The profitability ratios of any firm indicates the ability of the company to generate profits against
factors such as revenue, operating cost, shareholder’s equity and assets of the balance sheet. The
packages limited gross profit margin in 2017 and 2018 was 21% and 20%. This indicates that
the firm needs to cut down the cost of goods sold and needs to be more efficient in managing the
cost of sales, so that more funds are available to cover the operating, tax and interest expenses of
the company. In 2019 the gross profit margin further declined to 16%. With regards to the
operating profit margin, in 2017 and 2018 the packages limited percentage was 41.34% and
39.99%. This highlights that firm operating expenses is under control or the firm is efficiently
handling their operating expenses, however, in 2019 the percentage declined to 16.64%,
indicating a huge increase in the operating expenses of the company. Net profit margin of the
firm indicated how much net income is generated with regards to the total revenue after cutting
down the total expenses. In 2017 the net profit margin of the packages limited is 14.41%, these
percentages declined in 2018 by 12.72%, indicating the less profit generating with respect to the
revenue.
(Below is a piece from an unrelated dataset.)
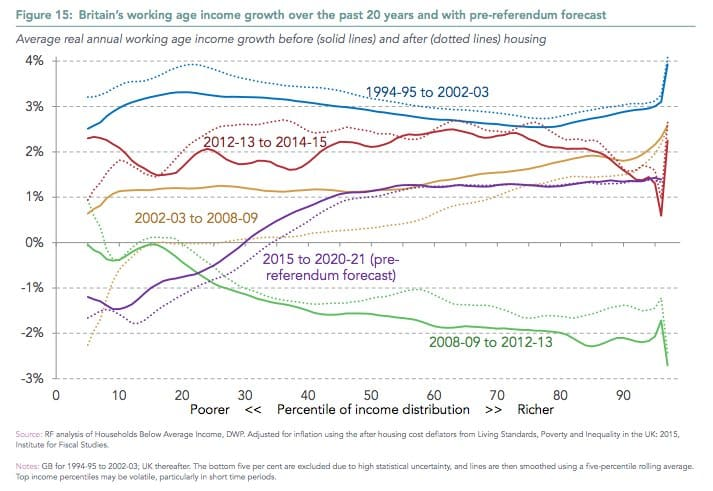 Shifting profile of inequality and…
This may be due to increase in operating expenses, interest expenses or tax expenses. In
2019 the percentage further declined to 8.55%. This declined in net profit margin can also be
lined to the decline in the gross profit margin and operating profit margin in 2019 with respect to
previous year. It indicated that the firm expenses are increasing each year which is eventually
effecting the total net profit. ROA is another ratio to measure the profitability of the firm against
the assets used by the company to generate revenue. This measures indicate how efficiently a
firm is using its assets. Overall ROA of the packages is considered to be healthy or good as it is
greater than 1. In 2017 the ROA was 3.92, his ratio increased in 2018 by 4.07, however, in 2019
the ratio again declined to 3.67. Despite that the ratio in 2019 was lowest as compared to 2017
and 2018 but overall the company is efficiently using its assets to generate revenue. ROE is a
measures usually used by the shareholders in order to determine how efficiently a firm is using
shareholders’ investment in order to generate profits. Overall ROE of the packages limited is in
good shape, however, as compared to 2017 and 2018, in 2019 the ROE greatly declined to 4.85
from 9.47.

Hence, the liquidity ratio of the Packages limited is in good shape as well as the financing ratios
and activity ratios. However, the profitability ratios indicate decline in the net income or profits
of the company.


In conclusion, Packages is a very significant company. Though its performance has deteriorated
in the past significantly and it has witnessed a loss, but they managed to come out of those crises
and Packages still remains a viable investment. Its problems lie in the decreasing the
profitability ratios indicate decline in the net income or profits of the company.It should focus
on improving these to sustain profits. As for the net profits, we can expect financing costs not to
increase drastically again as the company has entered into a cross currency and interest rate swap
on its loan from the International Finance Corporation (IFC). The company aims to retain its
market leadership through its enhanced productivity and cost efficiency


 Packages limited needs to reduce their inventory turnover days.

 Through stock control they should streamline the business and improve their cashflow
because lessor the inventory lessor cash will be kept tied.
 Packages Limited should shift to just in time management system in order to improve their
profitability and inventory turnover.

 They need to cut down their inprofiable services and goods and in order to do that they need
to use BCG Matrix to determine which profitable and which are not.

 They should expand to new market and new customers to increase profitablity.

 They need to revise their pricing strategyand use Price Elasticity and demand to determine
whether to reduce the prices or to slightly increase them.

 They should reduce their business overall direct cost. In order to do that they need to bargain
with their suppliers and negotiate the prices because low cost raw material will reduce their
direct cost and they should alsoo cutt of the unnecessary purchases.